#### EXCERPT:
========================================================================

GM Problem & No Solutions
« on: January 09, 2015, 01:55:19 AM »
Happy New Year, M'Loves -

So, to get to the point. I run a Pathfinder group with a bunch of friends. Of the six friends, two of them (in a relationship) are proving problematic. One is only playing because the boyfriend is making her, and the second leaves half-way through a session, forcing the rest of the players to either stop, or go on without them.

Ignoring the fact that it annoys me as the GM, I feel like it's unfair for the rest of the group. In the past, I've only awarded the pair for what they are actually present for, but they don't seem to understand how rude it is to up and leave the group hanging. (Clarification: they're not leaving for work, prior engagements, or emergencies - they're leaving to go play DOTA and watch TV). More to the point, they're starting to annoy everyone in the group and slow progress.

========================================================================

#### PROVIDED MATERIAL:
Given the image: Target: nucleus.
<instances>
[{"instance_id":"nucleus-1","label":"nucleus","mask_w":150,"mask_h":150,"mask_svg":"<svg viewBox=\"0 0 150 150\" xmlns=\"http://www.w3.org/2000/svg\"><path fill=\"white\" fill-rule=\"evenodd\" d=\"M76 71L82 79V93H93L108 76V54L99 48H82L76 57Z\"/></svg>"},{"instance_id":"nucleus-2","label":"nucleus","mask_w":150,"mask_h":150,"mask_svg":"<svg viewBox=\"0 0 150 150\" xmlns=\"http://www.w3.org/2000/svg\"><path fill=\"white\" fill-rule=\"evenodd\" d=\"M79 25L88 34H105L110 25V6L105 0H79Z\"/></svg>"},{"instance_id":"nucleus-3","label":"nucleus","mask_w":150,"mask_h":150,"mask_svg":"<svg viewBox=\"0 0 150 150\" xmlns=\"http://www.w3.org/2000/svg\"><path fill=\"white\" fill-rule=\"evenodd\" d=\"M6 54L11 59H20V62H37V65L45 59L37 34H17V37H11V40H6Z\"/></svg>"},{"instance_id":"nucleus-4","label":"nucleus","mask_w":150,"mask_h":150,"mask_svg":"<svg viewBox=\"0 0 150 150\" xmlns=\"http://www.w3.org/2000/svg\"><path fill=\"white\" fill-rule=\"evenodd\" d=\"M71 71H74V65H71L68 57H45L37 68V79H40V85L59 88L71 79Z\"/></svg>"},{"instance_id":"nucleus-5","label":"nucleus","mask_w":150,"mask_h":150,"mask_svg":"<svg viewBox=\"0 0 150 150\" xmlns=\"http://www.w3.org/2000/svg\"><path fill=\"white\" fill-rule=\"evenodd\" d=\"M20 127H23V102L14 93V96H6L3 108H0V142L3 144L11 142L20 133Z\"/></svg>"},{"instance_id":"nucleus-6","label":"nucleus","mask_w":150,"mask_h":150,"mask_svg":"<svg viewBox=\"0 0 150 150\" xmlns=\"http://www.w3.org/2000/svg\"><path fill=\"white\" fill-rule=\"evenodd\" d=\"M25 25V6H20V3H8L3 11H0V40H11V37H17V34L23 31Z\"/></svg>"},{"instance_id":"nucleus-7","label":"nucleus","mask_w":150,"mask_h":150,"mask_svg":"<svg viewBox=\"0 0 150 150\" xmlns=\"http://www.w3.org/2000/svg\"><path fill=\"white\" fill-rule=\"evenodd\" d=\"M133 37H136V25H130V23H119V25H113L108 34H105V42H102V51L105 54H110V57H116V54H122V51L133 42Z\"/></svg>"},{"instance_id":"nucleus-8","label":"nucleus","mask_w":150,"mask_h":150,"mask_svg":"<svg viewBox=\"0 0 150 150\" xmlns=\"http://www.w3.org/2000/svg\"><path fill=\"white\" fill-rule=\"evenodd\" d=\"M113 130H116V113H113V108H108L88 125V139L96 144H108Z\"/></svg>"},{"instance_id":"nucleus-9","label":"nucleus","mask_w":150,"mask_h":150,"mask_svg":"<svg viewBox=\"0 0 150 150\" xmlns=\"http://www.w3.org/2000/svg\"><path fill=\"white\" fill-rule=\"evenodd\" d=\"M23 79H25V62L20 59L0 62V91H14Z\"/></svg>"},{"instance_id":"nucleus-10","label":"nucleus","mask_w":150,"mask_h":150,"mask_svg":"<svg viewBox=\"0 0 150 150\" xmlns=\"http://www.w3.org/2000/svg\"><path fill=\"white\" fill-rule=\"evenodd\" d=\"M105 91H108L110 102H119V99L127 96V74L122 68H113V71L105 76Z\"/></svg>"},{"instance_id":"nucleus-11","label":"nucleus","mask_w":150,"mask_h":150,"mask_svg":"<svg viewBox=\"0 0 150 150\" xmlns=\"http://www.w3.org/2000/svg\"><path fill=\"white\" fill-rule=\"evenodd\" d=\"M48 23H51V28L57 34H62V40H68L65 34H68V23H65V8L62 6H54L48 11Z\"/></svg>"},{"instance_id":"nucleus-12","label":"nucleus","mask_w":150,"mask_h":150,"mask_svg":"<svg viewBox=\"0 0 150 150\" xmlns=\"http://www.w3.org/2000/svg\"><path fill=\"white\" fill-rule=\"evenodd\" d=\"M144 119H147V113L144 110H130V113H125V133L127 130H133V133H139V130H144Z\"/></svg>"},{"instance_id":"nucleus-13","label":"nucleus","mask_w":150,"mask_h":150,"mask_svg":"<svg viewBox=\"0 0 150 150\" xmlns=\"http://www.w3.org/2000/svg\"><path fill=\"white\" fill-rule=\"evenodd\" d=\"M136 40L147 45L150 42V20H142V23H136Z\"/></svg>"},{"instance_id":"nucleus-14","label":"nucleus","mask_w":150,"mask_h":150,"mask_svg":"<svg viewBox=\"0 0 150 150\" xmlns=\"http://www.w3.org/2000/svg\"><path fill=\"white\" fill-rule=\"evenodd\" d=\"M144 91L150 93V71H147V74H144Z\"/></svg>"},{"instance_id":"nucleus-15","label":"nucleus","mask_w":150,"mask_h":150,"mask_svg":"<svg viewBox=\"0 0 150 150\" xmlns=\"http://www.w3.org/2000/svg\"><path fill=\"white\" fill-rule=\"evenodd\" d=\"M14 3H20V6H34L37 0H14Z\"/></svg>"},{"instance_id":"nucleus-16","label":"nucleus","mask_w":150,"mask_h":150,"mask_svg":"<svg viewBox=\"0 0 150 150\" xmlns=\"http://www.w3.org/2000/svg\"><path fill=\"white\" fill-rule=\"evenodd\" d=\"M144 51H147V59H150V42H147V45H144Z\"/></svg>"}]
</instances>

========================================================================

#### PROBLEMS TO SOLVE:
**A)** In the forum post, what three reasons does the writer say the pair are not leaving for?
**B)** According to the forum post, why is one of the two problematic players taking part in the game at all?
The material has no connection to the forum post.

#### OUTPUTS BY TASK:
**A)** Work, prior engagements, and emergencies.

**B)** Her boyfriend is making her play.